In the D-VinCHI randomised, double-blind, placebo-controlled trial, healthy children (n = 118; mean age 8.1±1.8 y; 51% girls) were randomly assigned to either placebo or 10µg/day of vitamin D3 for 12 weeks (year-round). Baseline and endpoint measures included anthropometric measures, hand grip strength, balance, and cognitive assessment. Blood samples were analysed for plasma 25hydroxyvitamin D [25(OH)D], and parathyroid hormone. Vitamin D consumption from food sources was assessed via a 13-item food frequency questionnaire.

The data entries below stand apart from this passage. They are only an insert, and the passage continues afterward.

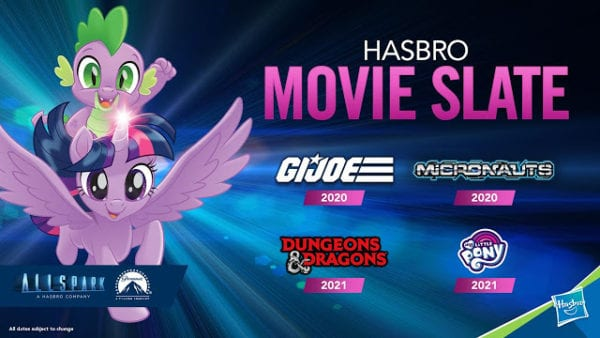 My Little Pony joins Hasbro's Allspark Pictures slate along with G.I. Joe, Micronauts and Dungeons & Dragons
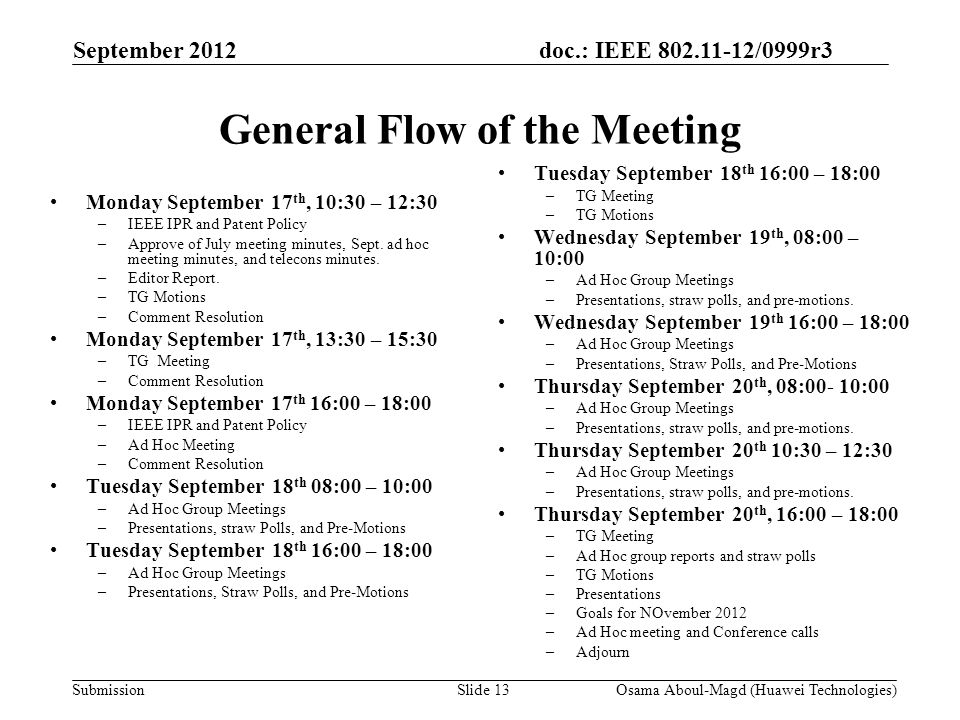 doc.: IEEE 802.11-12/0999r3 Submission September 2012 Osama Aboul-Magd (Huawei Technologies)Slide 13 General Flow of the Meeting Monday September 17 th, 10:30 – 12:30 –IEEE IPR and Patent Policy –Approve of July meeting minutes, Sept.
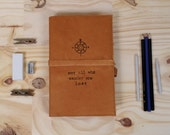 leather journal hand-printed custom for you- not all who wander are lost-compass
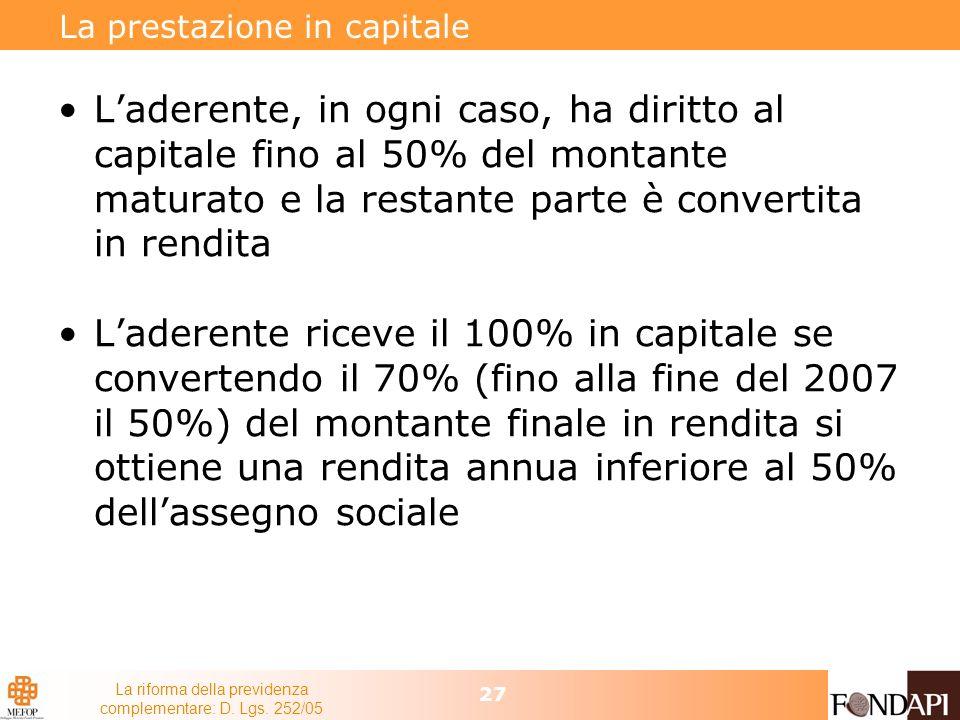 La riforma della previdenza complementare: D. Lgs. 252/05 27 La prestazione in capitale Laderente, in ogni caso, ha diritto al capitale fino al 50% de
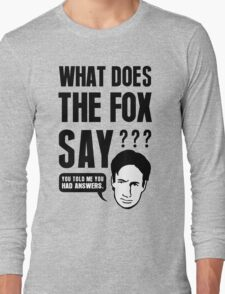 Fox Mulder - What Does The Fox Say Long Sleeve T-Shirt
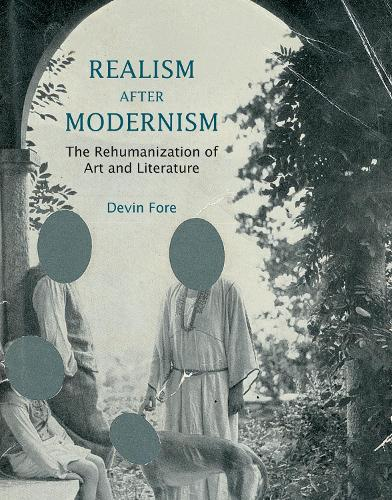 Realism after Modernism: The Rehumanization of Art and Literature - October Books (Paperback)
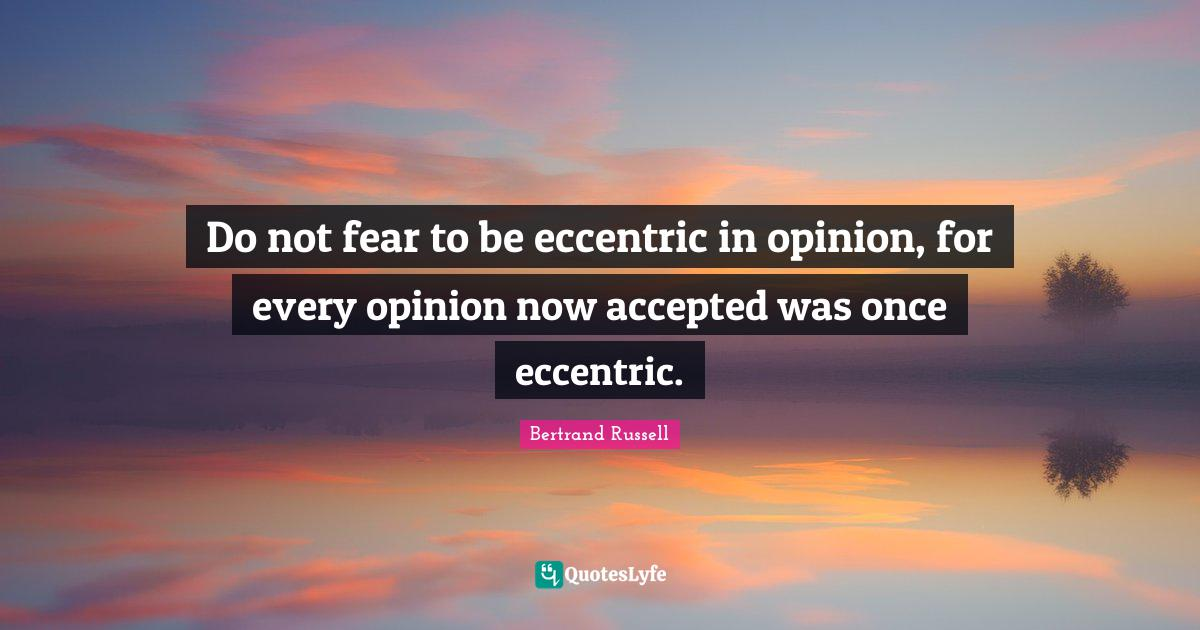 Bertrand Russell Quotes: Do not fear to be eccentric in opinion, for every opinion now accepted was once eccentric.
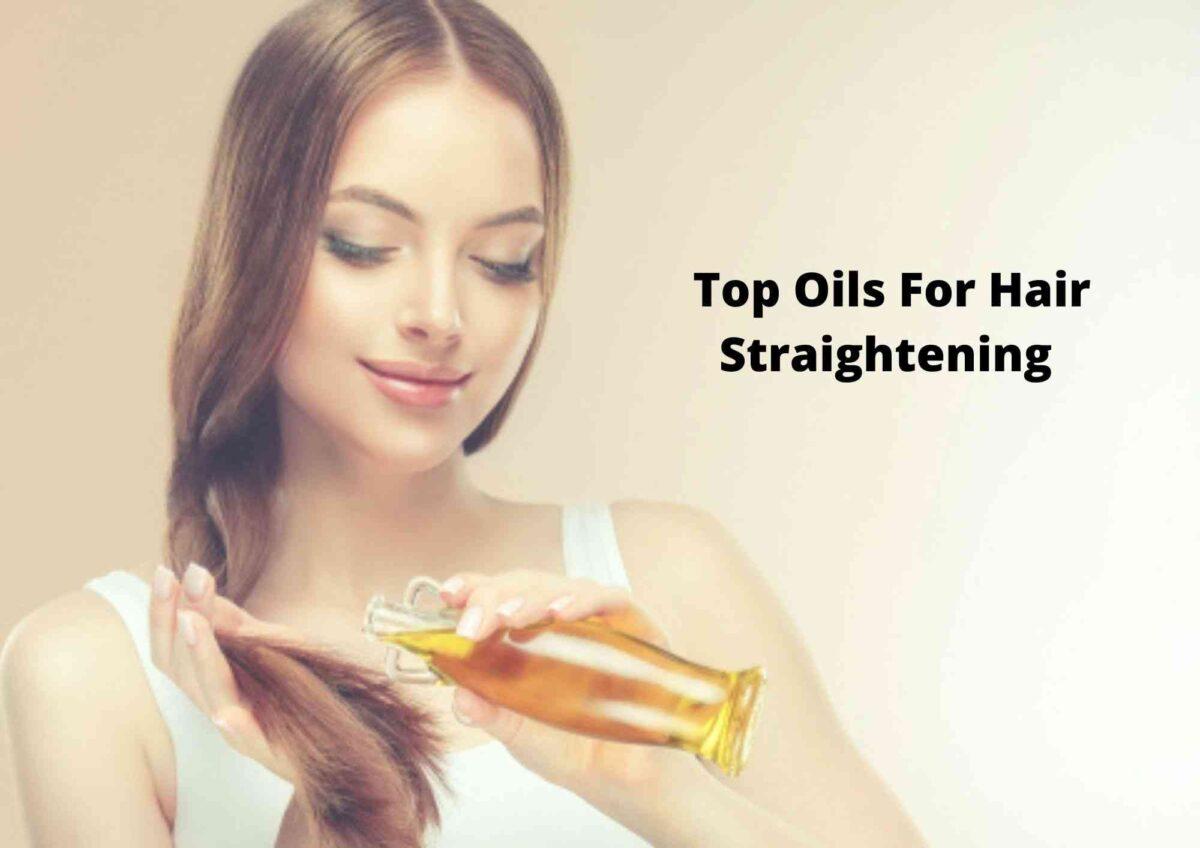 Best oil for straightening hair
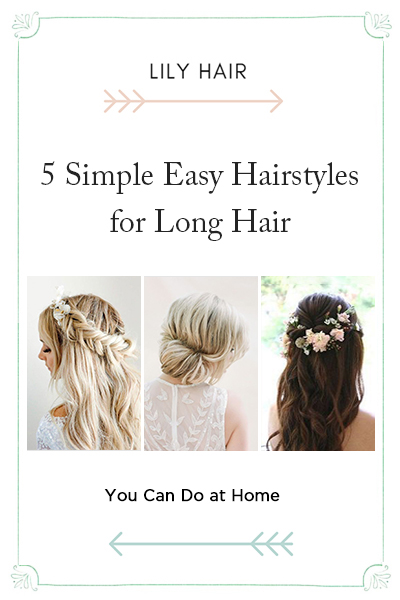 5 Simple Easy Hairstyles for Long Hair You Can Do at Home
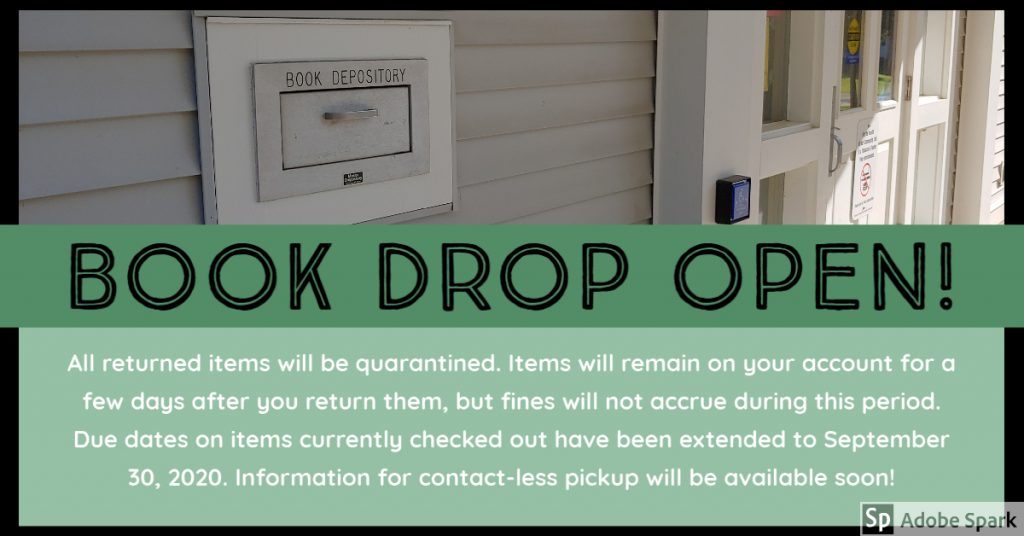 Library materials may be returned to our outdoor book drop!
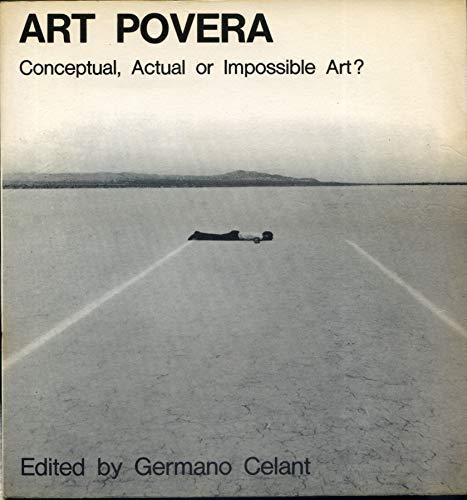 9780289797440: Art Povera: Conceptual, Actual or Impossible Art?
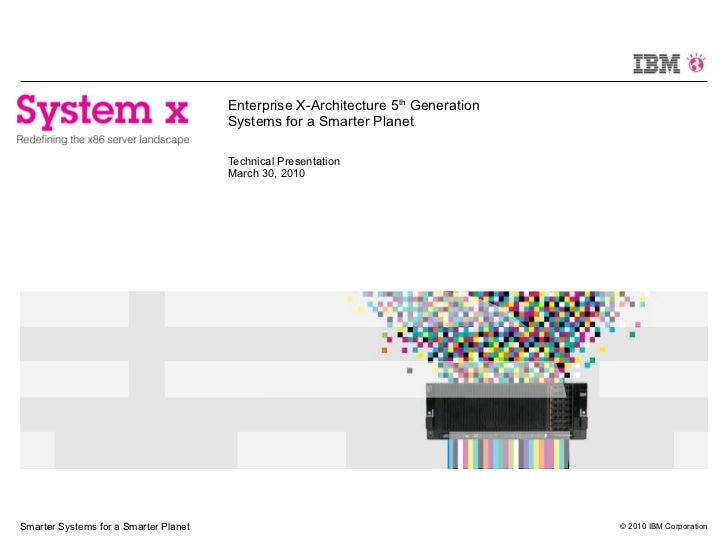 Enterprise X-Architecture 5 th  Generation Systems for a Smarter Planet Technical Presentation March 30, 2010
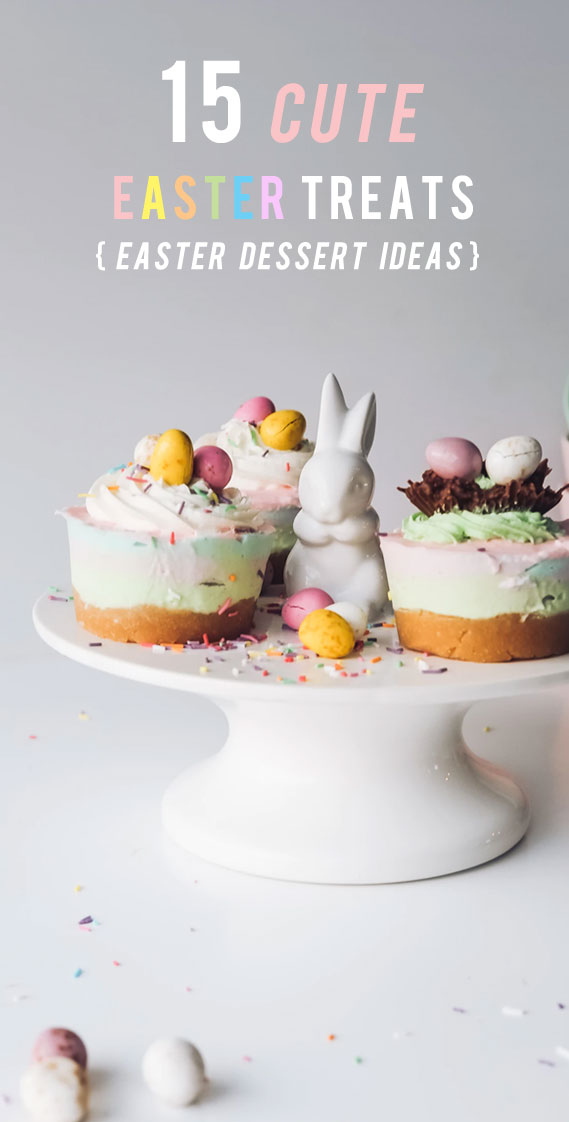 15 Cute Easter Treats For You & Family While Staying At Home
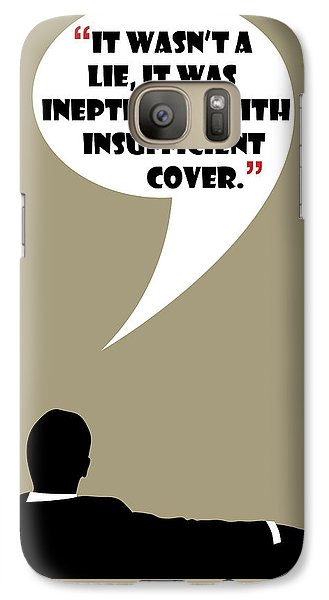 It Wasn't A Lie - Mad Men Poster Don Draper Quote Galaxy S7 Case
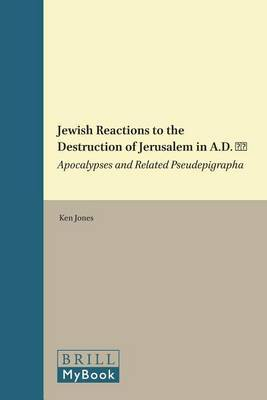 Jewish Reactions to the Destruction of Jerusalem in A.D. 70: Apocalypses and Related Pseudepigrapha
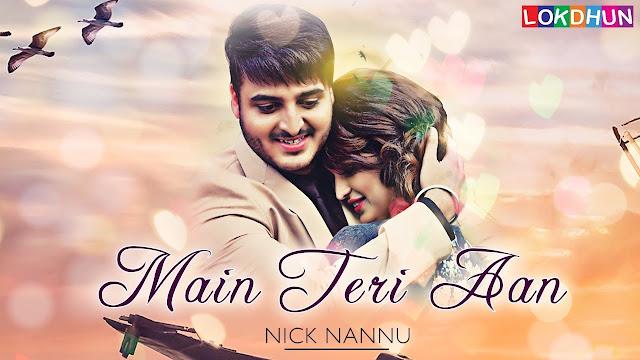 Main Teri Aan Lyrics : Nick Nannu ( Official Video)   New Punjabi Song   Lokdhun Punjabi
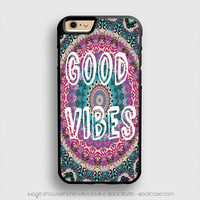 Good Vibes Trippy Hippie Pattern iPhone 6 Plus Case iPhone 6S+ Cases
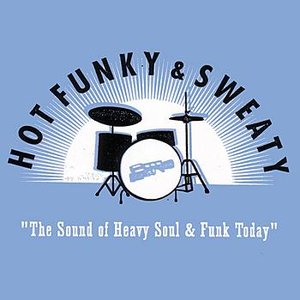 Hot Funky & Sweaty: The Sound of Heavy Soul & Funk Today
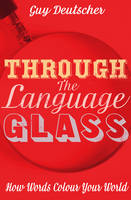 Through the Language Glass: How Words...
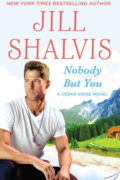 Review Post : Nobody But You by Jill Shalvis (4 Stars)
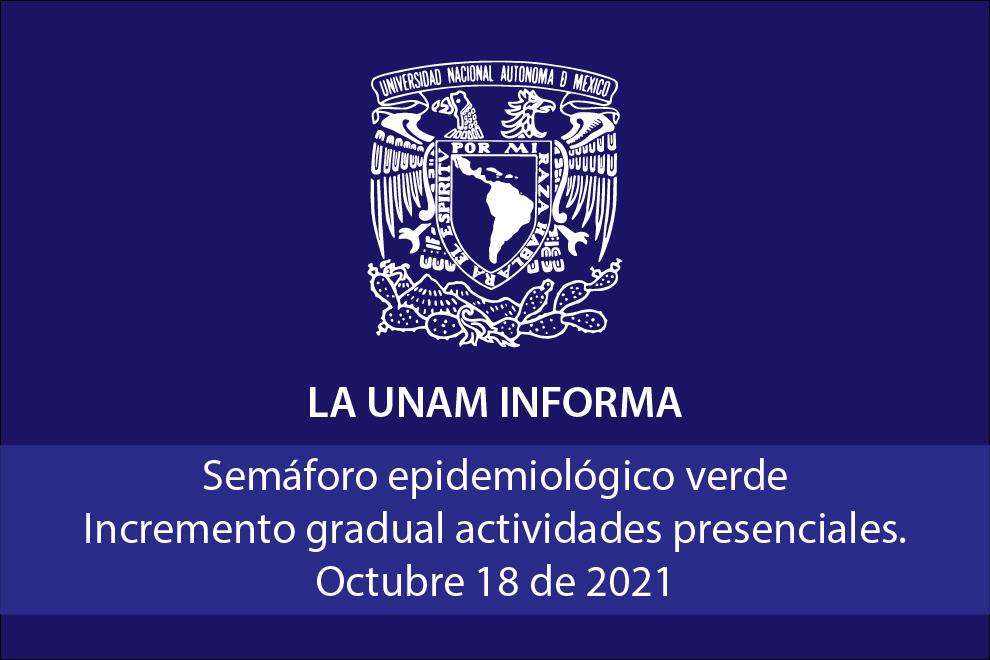 La UNAM informa: semáforo epidemiológico color verde, incremento gradual de actividades presenciales en C.U.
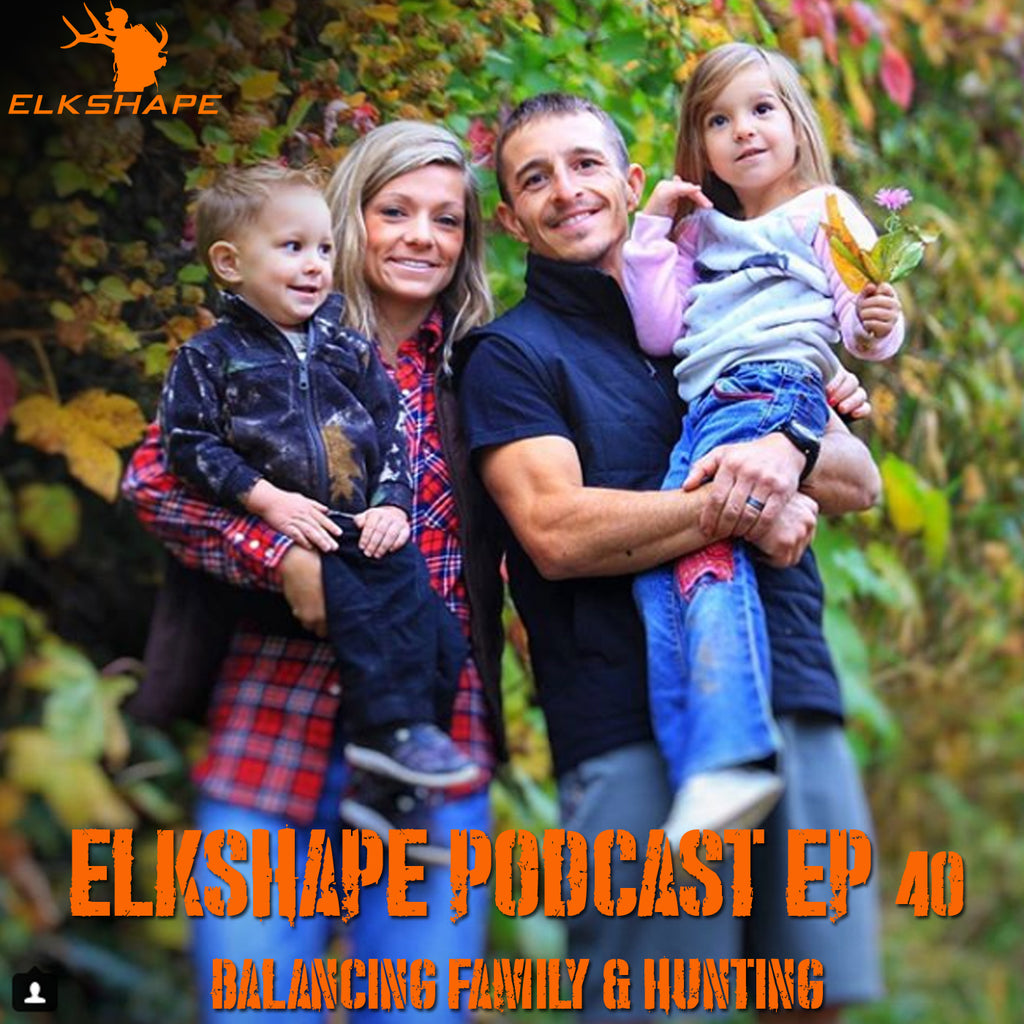 ElkShape Podcast EP 40 - Balancing Family & Hunting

Following the 12-week intervention vitamin D status [25(OH)D concentration] increased in the treatment group from 66.31 ± 17.25 nmol/L to 69.04 ± 16.92 nmol/L. Change in status was significantly different compared to the placebo group within which a decrease in 25(OH)D was observed from 63.67 ± 19.48 to 56.29 ± 18.58 nmol/L, p<0.001. Supplementation with vitamin D3 prevented deficiency of plasma 25(OH)D during the winter months. Vitamin D3supplementation had a positive effect on cognitive function, improving simple movement time from 707±380 to 599±207 milliseconds, compared to the placebo group within which time increased from 680±284 to 728±372 milliseconds, p = 0.017. Vitamin D mean dietary intake from food sources alone was 2.68µg/day. There was no effect of supplementation on muscle function.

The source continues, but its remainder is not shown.